→ What the exercise asks:
Revise everything from the line containing "Among the selections" down to the line containing "24823 millimetres", replacing "farthest" with "most distant" and leaving all else unchanged. Reproduce only those lines.

(Items from a data source)
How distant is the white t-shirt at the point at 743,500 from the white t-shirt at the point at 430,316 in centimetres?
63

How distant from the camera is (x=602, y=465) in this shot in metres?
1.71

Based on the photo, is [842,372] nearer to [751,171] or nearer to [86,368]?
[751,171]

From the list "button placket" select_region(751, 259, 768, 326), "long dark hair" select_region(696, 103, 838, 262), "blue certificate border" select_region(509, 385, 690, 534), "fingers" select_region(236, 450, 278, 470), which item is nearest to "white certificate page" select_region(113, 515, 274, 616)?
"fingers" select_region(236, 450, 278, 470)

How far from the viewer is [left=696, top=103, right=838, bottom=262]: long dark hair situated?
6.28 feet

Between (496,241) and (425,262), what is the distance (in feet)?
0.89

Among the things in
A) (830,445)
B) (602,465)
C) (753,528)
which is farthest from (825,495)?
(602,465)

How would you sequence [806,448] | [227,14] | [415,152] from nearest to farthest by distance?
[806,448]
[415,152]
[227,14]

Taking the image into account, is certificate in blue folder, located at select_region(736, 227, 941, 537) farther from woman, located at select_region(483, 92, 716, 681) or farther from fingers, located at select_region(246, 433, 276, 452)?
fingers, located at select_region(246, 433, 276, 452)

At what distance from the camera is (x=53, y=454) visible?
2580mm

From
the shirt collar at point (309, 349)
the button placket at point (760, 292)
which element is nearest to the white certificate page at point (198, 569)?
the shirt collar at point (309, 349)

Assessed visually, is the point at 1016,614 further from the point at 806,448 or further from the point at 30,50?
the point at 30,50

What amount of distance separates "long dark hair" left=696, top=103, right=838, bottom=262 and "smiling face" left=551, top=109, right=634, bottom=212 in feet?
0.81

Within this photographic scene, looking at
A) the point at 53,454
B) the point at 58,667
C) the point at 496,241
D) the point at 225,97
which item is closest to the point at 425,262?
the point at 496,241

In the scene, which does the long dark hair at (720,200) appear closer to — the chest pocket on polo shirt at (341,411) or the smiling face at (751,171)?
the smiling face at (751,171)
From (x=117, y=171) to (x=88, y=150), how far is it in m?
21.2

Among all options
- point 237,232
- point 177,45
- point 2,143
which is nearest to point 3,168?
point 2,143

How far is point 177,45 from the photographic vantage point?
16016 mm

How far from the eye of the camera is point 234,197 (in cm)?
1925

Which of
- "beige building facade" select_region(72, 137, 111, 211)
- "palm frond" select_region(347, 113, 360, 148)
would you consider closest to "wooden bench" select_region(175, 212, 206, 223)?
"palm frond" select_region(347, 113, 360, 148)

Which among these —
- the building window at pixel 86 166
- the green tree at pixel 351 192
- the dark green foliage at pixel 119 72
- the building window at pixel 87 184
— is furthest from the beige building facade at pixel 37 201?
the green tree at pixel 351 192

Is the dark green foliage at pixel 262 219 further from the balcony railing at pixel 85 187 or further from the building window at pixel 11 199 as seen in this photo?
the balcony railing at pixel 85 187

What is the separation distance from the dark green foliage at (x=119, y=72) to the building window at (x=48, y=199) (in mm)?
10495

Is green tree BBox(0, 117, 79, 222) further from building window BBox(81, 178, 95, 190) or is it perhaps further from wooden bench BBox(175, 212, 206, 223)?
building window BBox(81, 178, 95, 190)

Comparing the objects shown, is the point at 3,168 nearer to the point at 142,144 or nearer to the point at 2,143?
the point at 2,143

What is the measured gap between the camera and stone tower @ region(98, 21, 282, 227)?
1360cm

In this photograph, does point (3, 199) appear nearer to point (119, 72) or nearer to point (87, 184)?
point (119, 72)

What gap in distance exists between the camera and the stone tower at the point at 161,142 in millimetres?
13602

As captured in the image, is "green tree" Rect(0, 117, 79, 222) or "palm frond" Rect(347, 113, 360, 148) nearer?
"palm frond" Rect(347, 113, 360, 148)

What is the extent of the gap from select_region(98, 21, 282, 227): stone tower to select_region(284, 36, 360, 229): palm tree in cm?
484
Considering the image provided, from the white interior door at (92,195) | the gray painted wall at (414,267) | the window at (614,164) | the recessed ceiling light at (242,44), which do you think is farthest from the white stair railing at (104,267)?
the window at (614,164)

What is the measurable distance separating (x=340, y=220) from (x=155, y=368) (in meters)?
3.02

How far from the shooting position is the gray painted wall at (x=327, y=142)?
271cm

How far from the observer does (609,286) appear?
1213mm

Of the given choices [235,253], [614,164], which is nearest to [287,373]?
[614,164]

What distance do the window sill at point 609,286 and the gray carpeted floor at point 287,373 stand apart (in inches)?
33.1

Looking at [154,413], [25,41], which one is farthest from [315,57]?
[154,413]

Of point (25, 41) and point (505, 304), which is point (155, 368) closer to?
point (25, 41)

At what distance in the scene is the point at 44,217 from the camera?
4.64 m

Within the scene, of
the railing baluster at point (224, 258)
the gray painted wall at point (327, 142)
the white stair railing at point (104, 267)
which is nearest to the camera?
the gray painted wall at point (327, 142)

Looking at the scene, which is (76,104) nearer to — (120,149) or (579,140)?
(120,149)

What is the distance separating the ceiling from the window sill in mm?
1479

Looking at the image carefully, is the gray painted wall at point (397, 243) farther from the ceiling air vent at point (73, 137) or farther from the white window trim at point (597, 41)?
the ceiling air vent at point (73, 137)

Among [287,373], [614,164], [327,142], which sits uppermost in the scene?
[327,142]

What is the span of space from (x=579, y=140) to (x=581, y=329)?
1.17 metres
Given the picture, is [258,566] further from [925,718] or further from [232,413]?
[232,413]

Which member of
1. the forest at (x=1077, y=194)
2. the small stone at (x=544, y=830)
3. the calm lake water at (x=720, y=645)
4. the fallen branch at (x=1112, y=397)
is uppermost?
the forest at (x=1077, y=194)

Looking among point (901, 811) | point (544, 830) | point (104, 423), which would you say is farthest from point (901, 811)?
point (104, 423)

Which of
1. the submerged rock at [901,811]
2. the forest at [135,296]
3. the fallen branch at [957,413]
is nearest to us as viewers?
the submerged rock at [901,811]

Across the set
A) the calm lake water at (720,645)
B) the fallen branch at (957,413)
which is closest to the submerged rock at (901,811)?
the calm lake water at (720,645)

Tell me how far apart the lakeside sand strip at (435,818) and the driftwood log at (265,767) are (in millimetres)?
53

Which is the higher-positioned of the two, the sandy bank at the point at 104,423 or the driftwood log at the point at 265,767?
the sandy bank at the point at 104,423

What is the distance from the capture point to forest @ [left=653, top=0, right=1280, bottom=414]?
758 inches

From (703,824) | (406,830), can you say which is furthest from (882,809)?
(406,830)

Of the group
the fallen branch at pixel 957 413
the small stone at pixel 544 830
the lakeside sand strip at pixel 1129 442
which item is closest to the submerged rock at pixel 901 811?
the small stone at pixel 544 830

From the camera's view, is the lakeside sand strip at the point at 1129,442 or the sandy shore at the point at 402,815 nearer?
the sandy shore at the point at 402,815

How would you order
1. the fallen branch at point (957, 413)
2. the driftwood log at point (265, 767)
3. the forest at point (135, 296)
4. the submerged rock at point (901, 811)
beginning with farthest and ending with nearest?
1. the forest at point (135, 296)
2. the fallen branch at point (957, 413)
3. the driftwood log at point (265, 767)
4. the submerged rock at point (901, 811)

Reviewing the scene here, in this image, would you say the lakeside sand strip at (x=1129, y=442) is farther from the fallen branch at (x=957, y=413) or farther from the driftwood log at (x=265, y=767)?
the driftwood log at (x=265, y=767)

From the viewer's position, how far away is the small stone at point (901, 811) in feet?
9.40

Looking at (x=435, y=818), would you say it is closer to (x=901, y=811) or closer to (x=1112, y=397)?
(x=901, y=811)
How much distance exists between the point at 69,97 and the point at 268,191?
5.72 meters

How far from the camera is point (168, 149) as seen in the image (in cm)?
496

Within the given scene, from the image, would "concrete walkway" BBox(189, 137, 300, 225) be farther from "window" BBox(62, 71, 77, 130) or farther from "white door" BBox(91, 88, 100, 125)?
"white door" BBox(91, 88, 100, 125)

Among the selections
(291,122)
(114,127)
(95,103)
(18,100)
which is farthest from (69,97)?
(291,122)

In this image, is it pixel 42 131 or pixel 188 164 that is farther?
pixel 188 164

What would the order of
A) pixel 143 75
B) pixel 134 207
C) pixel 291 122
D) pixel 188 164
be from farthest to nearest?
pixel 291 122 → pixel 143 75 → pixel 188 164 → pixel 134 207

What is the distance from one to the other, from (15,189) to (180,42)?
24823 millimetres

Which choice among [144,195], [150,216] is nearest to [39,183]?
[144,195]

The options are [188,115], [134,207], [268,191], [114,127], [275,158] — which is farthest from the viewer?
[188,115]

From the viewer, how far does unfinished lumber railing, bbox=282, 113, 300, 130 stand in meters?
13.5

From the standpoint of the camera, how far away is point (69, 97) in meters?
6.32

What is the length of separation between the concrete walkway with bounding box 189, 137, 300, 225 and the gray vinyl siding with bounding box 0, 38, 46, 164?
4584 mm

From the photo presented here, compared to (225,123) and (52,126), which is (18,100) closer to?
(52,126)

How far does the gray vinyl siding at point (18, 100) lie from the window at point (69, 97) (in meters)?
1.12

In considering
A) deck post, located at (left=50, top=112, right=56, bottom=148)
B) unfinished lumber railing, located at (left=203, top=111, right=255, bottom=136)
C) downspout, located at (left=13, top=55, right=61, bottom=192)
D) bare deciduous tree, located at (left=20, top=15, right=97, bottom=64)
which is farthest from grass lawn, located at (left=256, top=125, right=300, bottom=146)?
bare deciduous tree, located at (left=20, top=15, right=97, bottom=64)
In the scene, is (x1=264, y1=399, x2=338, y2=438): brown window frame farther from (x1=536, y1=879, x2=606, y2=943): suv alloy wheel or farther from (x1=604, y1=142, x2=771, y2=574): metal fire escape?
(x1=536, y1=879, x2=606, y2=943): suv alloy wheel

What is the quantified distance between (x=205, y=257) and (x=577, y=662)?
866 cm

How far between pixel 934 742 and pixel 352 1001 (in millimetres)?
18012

→ Result for this task:
Among the selections
(291,122)
(114,127)
(95,103)
(18,100)
which is most distant from (69,97)?
(291,122)

In this image, is it pixel 42 131 or pixel 188 164 that is farther?
pixel 188 164

What would the order of
A) pixel 143 75
B) pixel 134 207
C) pixel 291 122
D) pixel 188 164
be from most distant to nearest?
pixel 291 122 → pixel 143 75 → pixel 188 164 → pixel 134 207

What is the distance from one to the other, from (15,189) to (180,42)?
24823 millimetres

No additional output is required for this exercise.